For the past couple of years, everyone has been telling me, “Mike, you have to go to CinemaCon, it’s just the best.” Like literally strangers off the street, “Come on, man, you have to do it.” (Okay, that second part is not true. I do actually know the people telling me this.) Honestly, I never really understood it. What exactly is CinemaCon supposed to be? Why is it called CinemaCon? If these people all like cinema so much, shouldn’t it be called CinemaPro? (Look, it’s early in the morning as I type this, cut me some slack.)
From what I knew before I came, CinemaCon is a gathering of theater owners from around the United States, who come to Las Vegas for four days, to let movie studios convince them that a particular movie slate should run in their theater. This organization that runs CinemaCon (formerly called ShoWest, the name changed in 2011) is called NATO, which stands for National Association of Theater Owners. Even though I knew this before, it never ceases to amuse me. I wish a rival, evil theater organization would form called The Warsaw Pact. Also, I wish I were in the room when this name was agreed upon, “Hey, this is a great acronym, it’s really catchy. It just rolls of the tongue.” On NATO’s Wikipedia page, it literally says, “NATO (not to be confused with the international military alliance).”
My expectations were there would be a few major theater chains here and they’d listen to a few presentations and clips and movie trailers. (These all start in earnest on Tuesday.) The reality is, every mom and pop theater in the country uses CinemaCon as an excuse to hang out in Las Vegas for a few days. (I mean, why not?) Also, there are “innovators,” who just know they can change the game and save “the theater experience,” if only they can get in front of the right person, which is why they are here. (So far, these people have been the most fascinating to watch schmooze.) So put it this way: Do you remember the local theater manager from when you were in high school? The person who was usually yelling at you for sneaking into rated-R movies? Or, perhaps, you even worked for this person? Now, imagine being in a room with 1000 clones of that person. It’s a little overwhelming.

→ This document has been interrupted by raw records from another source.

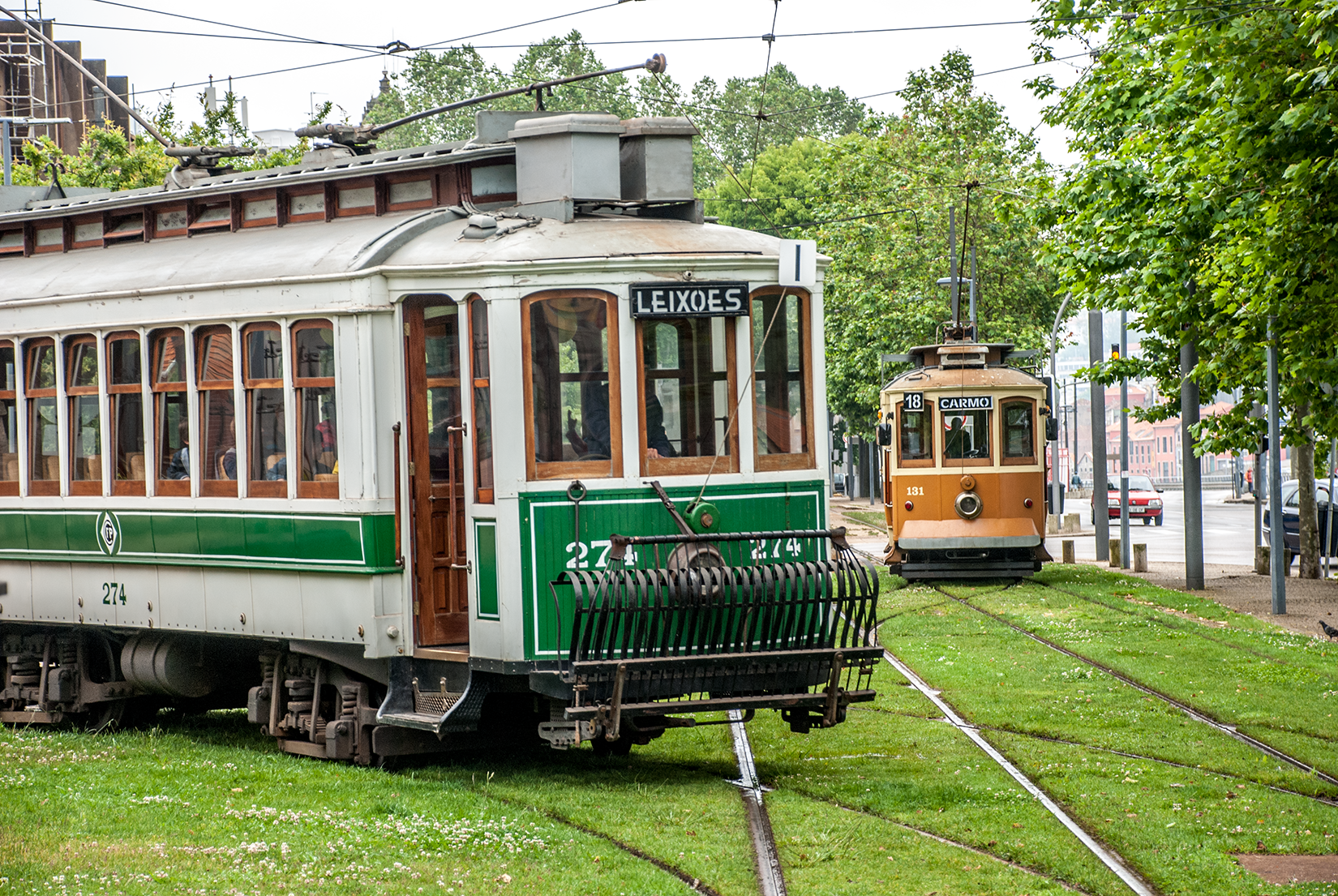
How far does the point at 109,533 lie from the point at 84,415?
92 cm

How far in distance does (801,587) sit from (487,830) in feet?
7.85

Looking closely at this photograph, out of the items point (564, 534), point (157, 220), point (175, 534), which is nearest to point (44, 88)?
point (157, 220)

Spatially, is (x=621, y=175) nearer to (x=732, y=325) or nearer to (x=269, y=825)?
(x=732, y=325)

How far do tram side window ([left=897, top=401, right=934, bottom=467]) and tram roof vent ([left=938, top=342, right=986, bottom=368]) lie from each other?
33.8 inches

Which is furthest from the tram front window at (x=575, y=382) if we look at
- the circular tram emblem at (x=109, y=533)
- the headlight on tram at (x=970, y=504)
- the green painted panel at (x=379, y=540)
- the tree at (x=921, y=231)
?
the tree at (x=921, y=231)

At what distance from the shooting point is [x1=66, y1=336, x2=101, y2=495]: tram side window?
496 inches

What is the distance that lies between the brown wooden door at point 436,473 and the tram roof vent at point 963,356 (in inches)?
591

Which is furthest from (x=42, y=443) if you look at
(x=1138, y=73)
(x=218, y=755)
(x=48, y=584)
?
(x=1138, y=73)

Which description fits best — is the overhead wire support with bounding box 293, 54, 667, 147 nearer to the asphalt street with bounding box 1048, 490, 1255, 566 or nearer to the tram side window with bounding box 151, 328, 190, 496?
the tram side window with bounding box 151, 328, 190, 496

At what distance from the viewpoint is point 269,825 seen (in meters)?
8.86

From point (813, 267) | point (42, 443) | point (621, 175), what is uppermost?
point (621, 175)

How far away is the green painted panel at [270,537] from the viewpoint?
11.1 meters

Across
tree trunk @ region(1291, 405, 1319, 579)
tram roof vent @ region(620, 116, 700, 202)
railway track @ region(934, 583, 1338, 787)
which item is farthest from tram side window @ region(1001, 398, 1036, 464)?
tram roof vent @ region(620, 116, 700, 202)

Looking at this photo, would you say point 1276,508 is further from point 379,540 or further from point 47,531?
point 47,531
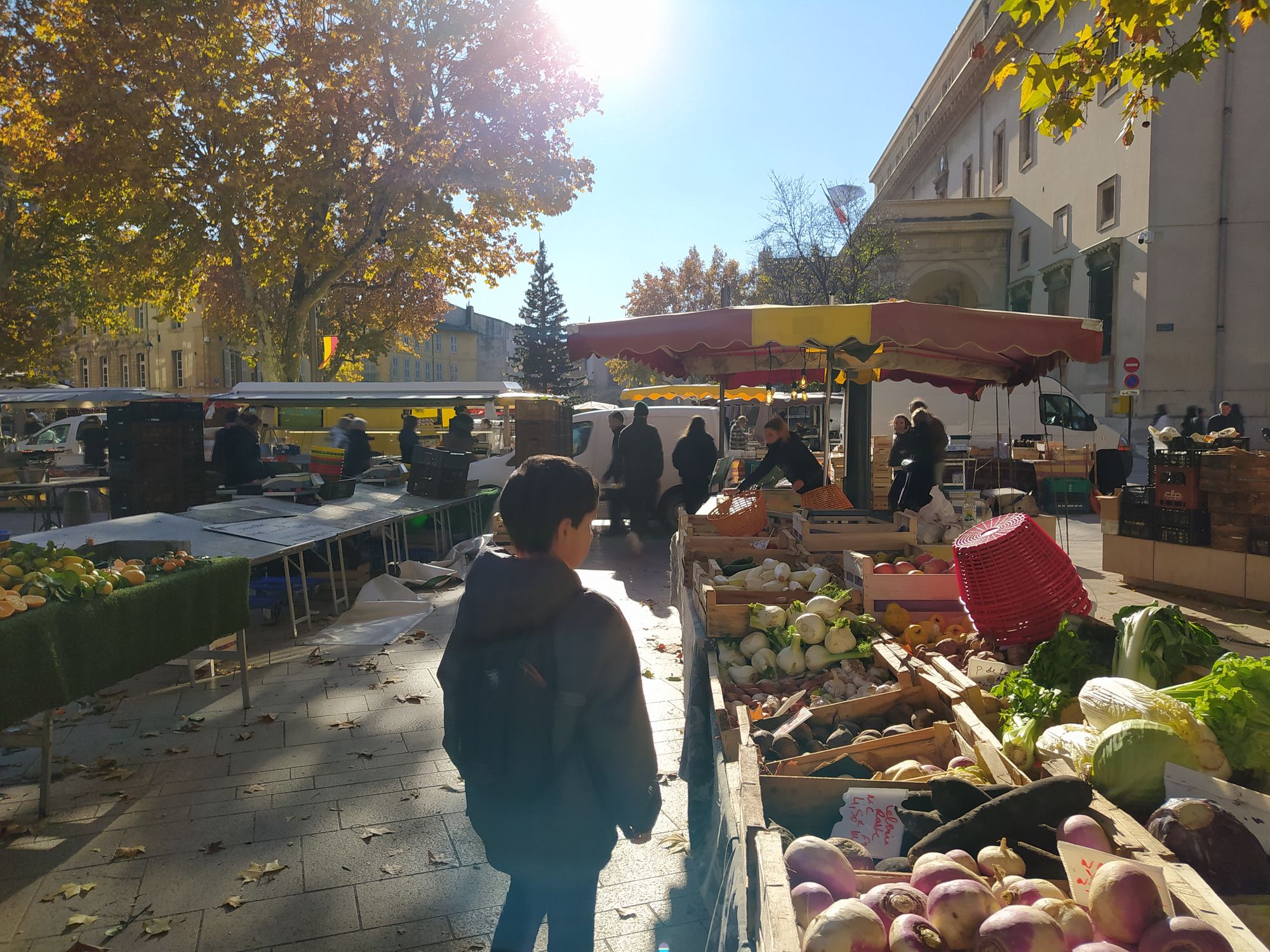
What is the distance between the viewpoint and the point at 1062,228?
29.4 meters

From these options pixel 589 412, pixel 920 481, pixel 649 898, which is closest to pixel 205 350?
pixel 589 412

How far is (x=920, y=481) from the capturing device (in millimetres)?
8820

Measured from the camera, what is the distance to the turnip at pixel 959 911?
1897 mm

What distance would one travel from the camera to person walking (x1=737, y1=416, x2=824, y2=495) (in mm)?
8906

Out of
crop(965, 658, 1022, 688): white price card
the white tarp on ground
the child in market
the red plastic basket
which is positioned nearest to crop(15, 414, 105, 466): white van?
the white tarp on ground

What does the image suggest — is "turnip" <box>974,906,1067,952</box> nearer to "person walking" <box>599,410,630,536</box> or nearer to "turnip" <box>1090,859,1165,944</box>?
"turnip" <box>1090,859,1165,944</box>

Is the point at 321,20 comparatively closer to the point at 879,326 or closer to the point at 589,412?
the point at 589,412

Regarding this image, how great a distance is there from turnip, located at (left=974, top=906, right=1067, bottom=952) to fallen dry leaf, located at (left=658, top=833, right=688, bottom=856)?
7.57ft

Las Vegas is very loud, very obnoxious city that millions of people find to be “fun.” I’m staying at the Flamingo, which features a Jimmy Buffett restaurant and, horrifically, sanctioned beer pong.
My main interaction with this hotel came on Sunday evening when I sat down at a blackjack table. The woman working asked to see my identification because she thought there was a chance that I was under 21. Now, I’ve officially reached the age where this does nothing but make me feel good about myself, but it’s still a little unusual since I was born in the 1970s, a fact I mentioned to her when I handed her my driver’s license.
Now, the weird part came when she kept motioning to the t-shirt I was wearing, and kind of mumbling something about high school. (It was kind of loud in the casino and I couldn’t exactly hear what she was saying.) All I remember thinking was, “Why is she talking about high school? Anyway, whatever, life is full of mysteries.” It’s only when I was headed back up to my room, when, I noticed in a mirror what she was talking about, because I was wearing this:
Anyway, yes, I am a student from Ridgemont High School, and I have come to Las Vegas as an underage teen to play black jack and beer pong. Watch out!